- _PROBLEM DETAILS_:
Change every instance of "trimmed round shrub" to "clipped round shrub" in the records, from the line holding "When comparing the" through the end of the records, inclusive, and reproduce those lines with nothing else altered.

╭──

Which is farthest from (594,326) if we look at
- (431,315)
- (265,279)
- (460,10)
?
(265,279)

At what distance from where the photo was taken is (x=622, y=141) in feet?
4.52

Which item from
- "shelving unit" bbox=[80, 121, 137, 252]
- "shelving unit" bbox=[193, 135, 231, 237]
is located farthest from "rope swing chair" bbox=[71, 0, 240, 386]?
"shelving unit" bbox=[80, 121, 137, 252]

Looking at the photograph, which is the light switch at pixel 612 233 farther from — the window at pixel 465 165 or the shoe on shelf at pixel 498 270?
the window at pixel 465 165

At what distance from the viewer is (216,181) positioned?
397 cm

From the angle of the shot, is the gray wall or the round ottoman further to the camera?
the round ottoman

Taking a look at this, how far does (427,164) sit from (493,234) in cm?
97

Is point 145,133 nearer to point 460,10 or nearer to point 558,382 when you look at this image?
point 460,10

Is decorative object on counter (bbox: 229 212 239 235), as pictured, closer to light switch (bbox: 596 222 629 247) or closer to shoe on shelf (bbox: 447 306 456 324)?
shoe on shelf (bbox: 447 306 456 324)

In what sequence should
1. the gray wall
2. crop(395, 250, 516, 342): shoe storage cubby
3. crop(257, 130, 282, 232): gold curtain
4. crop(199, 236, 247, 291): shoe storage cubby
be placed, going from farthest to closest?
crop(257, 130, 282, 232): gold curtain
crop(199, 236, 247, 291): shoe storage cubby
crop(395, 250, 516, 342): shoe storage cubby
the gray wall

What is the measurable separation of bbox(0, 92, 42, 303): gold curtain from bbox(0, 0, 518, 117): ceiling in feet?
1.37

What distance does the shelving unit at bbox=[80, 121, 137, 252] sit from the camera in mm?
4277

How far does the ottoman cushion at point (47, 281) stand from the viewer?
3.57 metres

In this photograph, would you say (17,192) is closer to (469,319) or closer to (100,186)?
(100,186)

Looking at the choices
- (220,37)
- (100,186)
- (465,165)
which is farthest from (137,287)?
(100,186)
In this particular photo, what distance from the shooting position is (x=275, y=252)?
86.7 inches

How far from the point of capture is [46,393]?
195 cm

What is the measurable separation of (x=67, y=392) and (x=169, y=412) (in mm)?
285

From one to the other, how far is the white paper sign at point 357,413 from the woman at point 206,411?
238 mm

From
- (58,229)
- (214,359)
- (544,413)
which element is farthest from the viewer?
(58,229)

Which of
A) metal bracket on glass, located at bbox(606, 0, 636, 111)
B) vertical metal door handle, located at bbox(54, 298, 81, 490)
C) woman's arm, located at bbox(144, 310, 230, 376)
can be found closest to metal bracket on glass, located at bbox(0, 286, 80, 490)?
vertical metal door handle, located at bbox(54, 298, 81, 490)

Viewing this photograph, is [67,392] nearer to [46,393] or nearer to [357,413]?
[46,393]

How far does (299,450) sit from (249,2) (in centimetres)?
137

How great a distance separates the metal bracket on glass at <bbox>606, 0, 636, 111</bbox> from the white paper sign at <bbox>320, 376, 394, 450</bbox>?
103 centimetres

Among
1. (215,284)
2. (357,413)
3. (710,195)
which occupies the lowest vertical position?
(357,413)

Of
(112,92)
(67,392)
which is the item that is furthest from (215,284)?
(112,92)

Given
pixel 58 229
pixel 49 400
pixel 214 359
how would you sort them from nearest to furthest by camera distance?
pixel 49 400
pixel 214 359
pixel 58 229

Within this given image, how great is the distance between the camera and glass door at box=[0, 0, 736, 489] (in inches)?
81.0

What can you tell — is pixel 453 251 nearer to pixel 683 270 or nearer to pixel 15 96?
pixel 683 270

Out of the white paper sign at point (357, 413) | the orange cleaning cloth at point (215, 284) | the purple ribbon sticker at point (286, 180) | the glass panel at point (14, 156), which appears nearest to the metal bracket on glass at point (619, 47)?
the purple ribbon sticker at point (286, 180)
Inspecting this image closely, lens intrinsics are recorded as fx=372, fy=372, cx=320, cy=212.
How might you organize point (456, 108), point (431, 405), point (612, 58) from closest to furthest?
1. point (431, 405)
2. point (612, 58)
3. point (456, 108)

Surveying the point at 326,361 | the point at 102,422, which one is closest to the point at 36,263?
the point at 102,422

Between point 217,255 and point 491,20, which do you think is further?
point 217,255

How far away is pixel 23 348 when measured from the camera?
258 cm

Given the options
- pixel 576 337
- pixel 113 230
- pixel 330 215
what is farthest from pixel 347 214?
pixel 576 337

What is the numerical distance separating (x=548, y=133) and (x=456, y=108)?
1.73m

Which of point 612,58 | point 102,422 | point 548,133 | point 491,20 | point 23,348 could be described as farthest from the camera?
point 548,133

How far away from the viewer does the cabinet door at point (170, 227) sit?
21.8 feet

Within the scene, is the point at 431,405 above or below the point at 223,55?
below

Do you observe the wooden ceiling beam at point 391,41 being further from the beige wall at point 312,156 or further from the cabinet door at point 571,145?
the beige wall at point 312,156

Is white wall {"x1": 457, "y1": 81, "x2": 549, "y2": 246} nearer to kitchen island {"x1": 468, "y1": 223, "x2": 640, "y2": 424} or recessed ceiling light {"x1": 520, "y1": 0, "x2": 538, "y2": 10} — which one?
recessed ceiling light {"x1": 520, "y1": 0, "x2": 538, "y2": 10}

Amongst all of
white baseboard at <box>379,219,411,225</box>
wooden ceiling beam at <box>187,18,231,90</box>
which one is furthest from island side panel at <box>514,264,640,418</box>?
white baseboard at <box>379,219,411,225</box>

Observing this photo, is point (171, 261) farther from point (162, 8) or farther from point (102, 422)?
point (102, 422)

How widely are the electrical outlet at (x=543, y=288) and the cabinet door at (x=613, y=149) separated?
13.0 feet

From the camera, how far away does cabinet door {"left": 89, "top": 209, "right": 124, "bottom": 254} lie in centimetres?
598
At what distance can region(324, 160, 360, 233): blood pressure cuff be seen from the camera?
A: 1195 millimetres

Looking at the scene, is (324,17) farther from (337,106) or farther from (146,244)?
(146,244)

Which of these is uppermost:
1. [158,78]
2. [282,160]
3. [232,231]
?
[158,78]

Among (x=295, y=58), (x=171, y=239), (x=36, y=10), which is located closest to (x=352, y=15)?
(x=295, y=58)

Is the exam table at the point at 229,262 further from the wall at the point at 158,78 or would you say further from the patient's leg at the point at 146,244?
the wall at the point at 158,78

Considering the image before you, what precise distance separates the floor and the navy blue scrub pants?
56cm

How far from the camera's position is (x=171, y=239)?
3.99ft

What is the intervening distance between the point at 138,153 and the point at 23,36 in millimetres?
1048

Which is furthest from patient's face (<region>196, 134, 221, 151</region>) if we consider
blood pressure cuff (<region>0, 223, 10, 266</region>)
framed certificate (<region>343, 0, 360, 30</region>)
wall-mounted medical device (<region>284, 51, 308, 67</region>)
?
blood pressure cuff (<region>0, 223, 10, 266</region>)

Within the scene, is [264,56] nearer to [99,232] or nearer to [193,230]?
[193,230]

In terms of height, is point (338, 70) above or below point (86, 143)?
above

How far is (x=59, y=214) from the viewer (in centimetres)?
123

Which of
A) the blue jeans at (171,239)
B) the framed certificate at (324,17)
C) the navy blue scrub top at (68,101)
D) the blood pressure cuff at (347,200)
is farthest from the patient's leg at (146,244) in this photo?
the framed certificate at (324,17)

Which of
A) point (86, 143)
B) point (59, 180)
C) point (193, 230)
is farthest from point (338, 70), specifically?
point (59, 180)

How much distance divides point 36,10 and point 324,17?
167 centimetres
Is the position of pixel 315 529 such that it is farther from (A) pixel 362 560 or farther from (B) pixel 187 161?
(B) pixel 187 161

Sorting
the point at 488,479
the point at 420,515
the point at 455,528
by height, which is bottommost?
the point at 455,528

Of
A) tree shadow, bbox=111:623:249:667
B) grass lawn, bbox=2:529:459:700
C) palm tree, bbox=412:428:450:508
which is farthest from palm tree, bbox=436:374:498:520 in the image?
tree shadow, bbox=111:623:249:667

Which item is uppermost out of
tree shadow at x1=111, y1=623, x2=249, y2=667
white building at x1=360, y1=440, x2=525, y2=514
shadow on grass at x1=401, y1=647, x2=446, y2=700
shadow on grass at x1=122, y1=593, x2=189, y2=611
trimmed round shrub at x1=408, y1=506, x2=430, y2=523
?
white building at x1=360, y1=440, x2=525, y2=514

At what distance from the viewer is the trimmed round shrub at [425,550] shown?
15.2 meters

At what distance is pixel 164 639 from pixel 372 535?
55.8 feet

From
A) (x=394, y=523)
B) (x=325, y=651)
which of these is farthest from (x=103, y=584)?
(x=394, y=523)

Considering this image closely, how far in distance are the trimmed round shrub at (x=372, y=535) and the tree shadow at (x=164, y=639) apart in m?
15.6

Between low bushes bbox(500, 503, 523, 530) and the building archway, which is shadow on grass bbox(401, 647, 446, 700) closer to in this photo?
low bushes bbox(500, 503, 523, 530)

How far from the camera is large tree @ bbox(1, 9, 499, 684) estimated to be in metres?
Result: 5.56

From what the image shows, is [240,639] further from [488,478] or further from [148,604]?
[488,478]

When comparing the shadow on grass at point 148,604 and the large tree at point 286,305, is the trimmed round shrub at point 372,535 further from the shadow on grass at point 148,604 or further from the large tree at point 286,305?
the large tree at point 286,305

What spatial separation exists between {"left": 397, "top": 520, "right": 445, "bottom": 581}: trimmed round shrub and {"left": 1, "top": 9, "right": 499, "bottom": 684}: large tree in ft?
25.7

╰──

- _TASK ANSWER_:
When comparing the shadow on grass at point 148,604 and the large tree at point 286,305, is the clipped round shrub at point 372,535 further from the shadow on grass at point 148,604 or further from the large tree at point 286,305?
the large tree at point 286,305

What spatial separation exists between {"left": 397, "top": 520, "right": 445, "bottom": 581}: clipped round shrub and {"left": 1, "top": 9, "right": 499, "bottom": 684}: large tree in ft?
25.7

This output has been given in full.